Wakeupalicedear!

最近はほとんどドラマの感想なんだけど、ほんとは短い小説を書くためなんだけど。

それでも冴えなくはなれないキムタク、『A LIFE 』で正義のヒーローと悪のヒーローの見分け方を菜々緒に教わる

始まりましたね、ドラマ冬の陣。逃げ恥ブームの余波が思いのほか大きいですね。

 

『スーパーサラリーマン左江内氏』のエンディング、踊れて当たり前な人達だからそりゃ踊れるよねっていう感じでドラマそのままにあまり力が入ってない。小泉今日子の太ももみたいに、出してるけど、何か?みたいな。

 

元AKBですから、元ももいろクロバーですから、踊れますけど何か?みたいな。

 

それでもフルで見せちゃいますっていうのがサービスになってないし。再生回数も少なすぎて逆にミラクル。PPAPもあったし、再生回数感覚、完全に麻痺してますから。

 

www.youtube.com

 

ついついがんばちゃって完成度上がってしまいそうなところをほんとに冴えないのは立派じゃないですか。テレ東深夜をやる日テレ。

 

『A LIFE』のほうは、縫合手術の手の動きが見どころになっていて、恋ダンスみたいな健康的な全身運動より、繊細な手の動き、指の動きのセクシーさを意識してますね。

 

キムタクのフルフラットで目隠し状態での両手のくね繰り回す動き。10年前のキムタクならみなさん悶絶したでしょうに。製作者のキムタク好きが伝わってきます。その前には、10年前の竹内結子との二人のあやとりごっこのようなシーンと、院内で練習中にふと手が覚えている竹内結子の切なげな表情とあわせて、うまいですよね、日曜劇場、あいかわらず、オープニング。

 

表情はというと、口を真一文字に結んでる浅野忠信はいつもそうだけど、松山ケンイチも、ハリウッド映画のような、わかりやすい表情を作ってますよね、もっと細かい芝居もできるでしょうに。あえて。

 

木村文乃もそうですが、主役級を集めると、脇に回った時に、主役を立てる芝居をするのが楽しそうで、いいですね。プレッシャーから離れて、役に集中できるというか。

 

あと、苦々しい表情。いつも整った表情を崩さないキムタクや竹内結子のような役者さんたちが見せていたのがすごいなと思いますよね。

 

院長先生がオペの後、「不測の事態」に陥って、意識不明になって、「人の命より自分のキャリアのほうが大事ってことですか」と松山ケンイチが陰口を叩いているところに出くわすシーン。リアルに苦い。あんな表情はできなかったはず。

 

ようやくふつうの役者が立つ場所に立てるようになった。ってことですよね。それでもいつもと一緒と言われたりするんでしょうけど、全然違う。

 

「大丈夫って言ったじゃない!」と罵る竹内結子。

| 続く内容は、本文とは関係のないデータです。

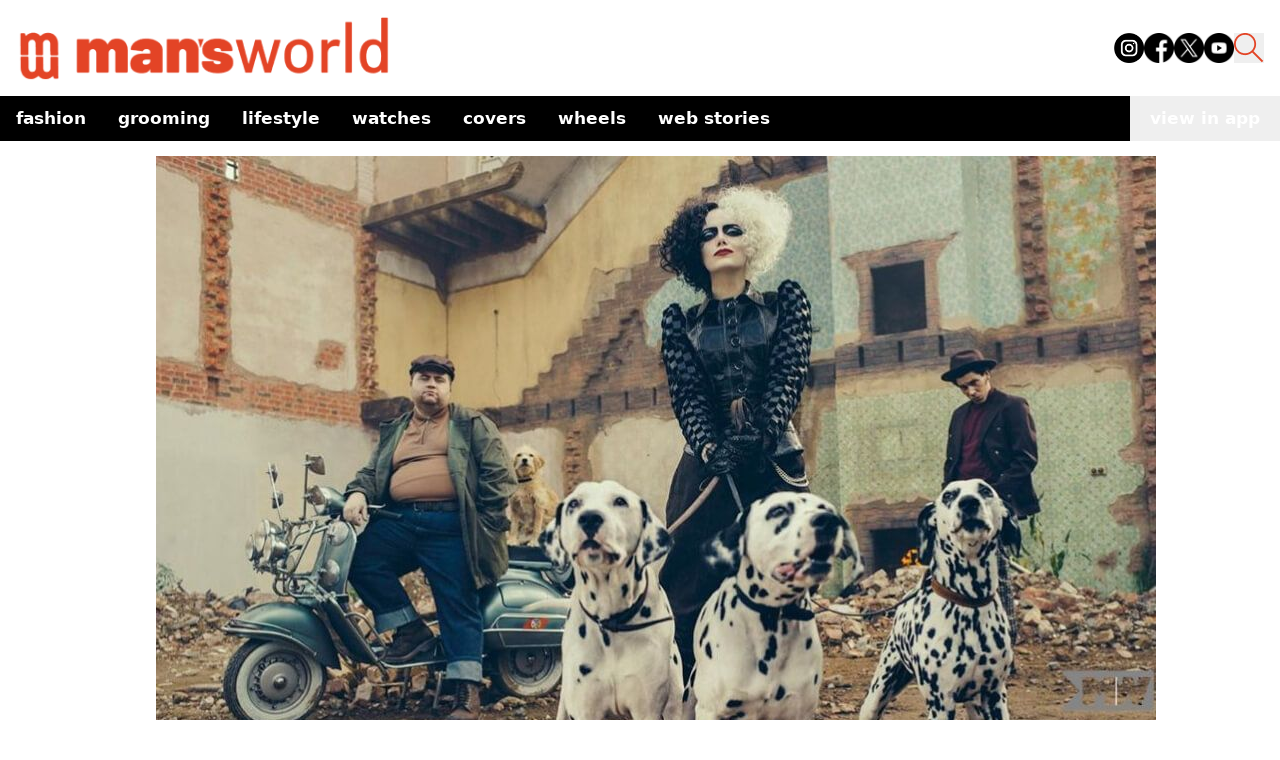

--- FILE ---
content_type: text/html; charset=utf-8
request_url: https://www.google.com/recaptcha/api2/aframe
body_size: 258
content:
<!DOCTYPE HTML><html><head><meta http-equiv="content-type" content="text/html; charset=UTF-8"></head><body><script nonce="oZk930l5JbV6vSQtJsbmEg">/** Anti-fraud and anti-abuse applications only. See google.com/recaptcha */ try{var clients={'sodar':'https://pagead2.googlesyndication.com/pagead/sodar?'};window.addEventListener("message",function(a){try{if(a.source===window.parent){var b=JSON.parse(a.data);var c=clients[b['id']];if(c){var d=document.createElement('img');d.src=c+b['params']+'&rc='+(localStorage.getItem("rc::a")?sessionStorage.getItem("rc::b"):"");window.document.body.appendChild(d);sessionStorage.setItem("rc::e",parseInt(sessionStorage.getItem("rc::e")||0)+1);localStorage.setItem("rc::h",'1768805288374');}}}catch(b){}});window.parent.postMessage("_grecaptcha_ready", "*");}catch(b){}</script></body></html>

いい意味でブス顔。すごい目で、口をだらしなく半開きで、よく見えようという意識なし。小泉今日子とはまた違って意味で、違うところに踏み出してる。それなりの覚悟をもって、いろんな意味で大注目のドラマに挑んでいるのでしょう。

 

かっこいいと思うな。みなさん。

 

完全無欠のヒーローなんかとっくの昔にいなくなっているにしても、だからってヒーローはいつの時代だってやっぱり必要なんだし、じゃあどういう人間がヒーローなんだろうって、そういうことなんでしょうね、この二つのドラマ。

 

美しい女性に振り回されるダメな男という要素(それがダメかどうかはさておき)が共通してます。古来からヒーローには必要な要素です。正義であれ悪であれヒーローには弱点がなければいけません。正義のヒーローと悪のヒーローの見分け方は簡単です。

 

女性でダメになるのが悪のヒーローで(ダースベイダー)、女性でよくなるのが正義のヒーローです(その他大勢)。どっちでもないのはルパン三世ぐらいです。

 

平匡・星野源も、左衛門佐・堺雅人も含めて女性のおかげでヒーローになったのでした。そういう意味では、キムタクと堺雅人の二人も振り回している竹内結子が最近では最強ということです。がんばれ、菜々緒。男をダメにしてこそ真のヒロインだ。